Juste le plaisir d’être assise côte à côte avec mon frère, sur la colline. C’était un de ces soirs de juin où le jour, longtemps après le coucher du soleil, s’éternise comme un enfant engourdi qui veut veiller tard. L’air était doux et chargé de parfums, le printemps n’était pas fini. Autour de nous, la campagne était silencieuse, traversée de vols d’oiseaux, de bruissements, du ronronnement lointain d’un moteur sur la route.
Dans le ciel en face de nous, là où le soleil s’était couché en abandonnant une lueur jaune et bleu clair dans l’indigo, un avion passa en traçant un sillon rose très intense. Zack, les yeux fermés, inspira un grand coup, puis expira sereinement. Il regarda un moment le paysage immobile.
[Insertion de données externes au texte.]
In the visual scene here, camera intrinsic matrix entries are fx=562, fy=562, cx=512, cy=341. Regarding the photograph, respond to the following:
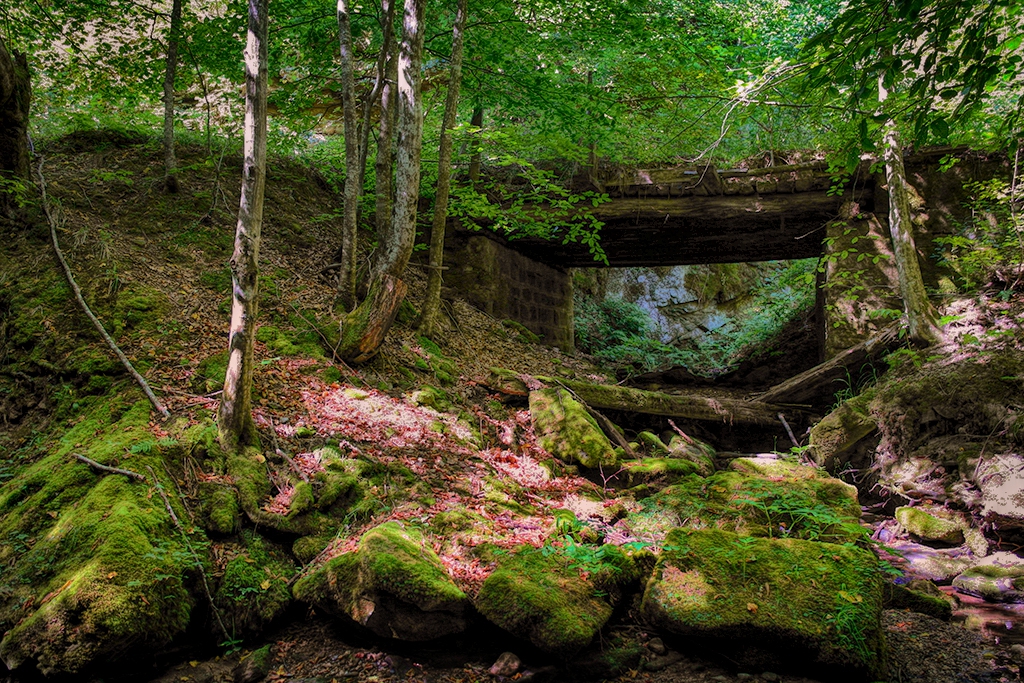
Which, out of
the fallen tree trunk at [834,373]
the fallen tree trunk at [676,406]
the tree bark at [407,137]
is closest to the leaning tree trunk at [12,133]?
the tree bark at [407,137]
« Tu vois, dit-il, quand on est ici, je me demande vraiment à quoi ça sert. Je veux dire : la Citadelle, le bruit, les gens, tout ce bordel – même le cinéma. C’est tellement… superflu. »
Il y eut une légère brise qui me fit frissonner.
J’étais plutôt d’accord avec les considérations de Zack : même si pour moi la Citadelle était synonyme de mondes virtuels et d’amitiés singulières, j’étais parfois lassée de son agitation. Mais lui, il était encore fragile.
Zack n’avait ‘trouvé sa voie’ avec le cinéma que depuis une courte année. Et je reconnaissais avec inquiétude, dans ses interrogations sur la Citadelle et la superfluité du cinéma, les doutes qui avaient auparavant baigné sa dépression. J’hésitai à répondre.
Il fit un mouvement de la main pour désigner la vue qui s’étendait sous nos yeux.
« Sérieusement, c’est beau tout ce silence. »
Je souris.
« Peut-être que c’est ça que tu devrais filmer ? »
Il me jeta un coup d’œil intrigué, puis hocha la tête doucement.
« Peut-être bien. »
Au loin, un rapace fondit sur les champs de blé mûr.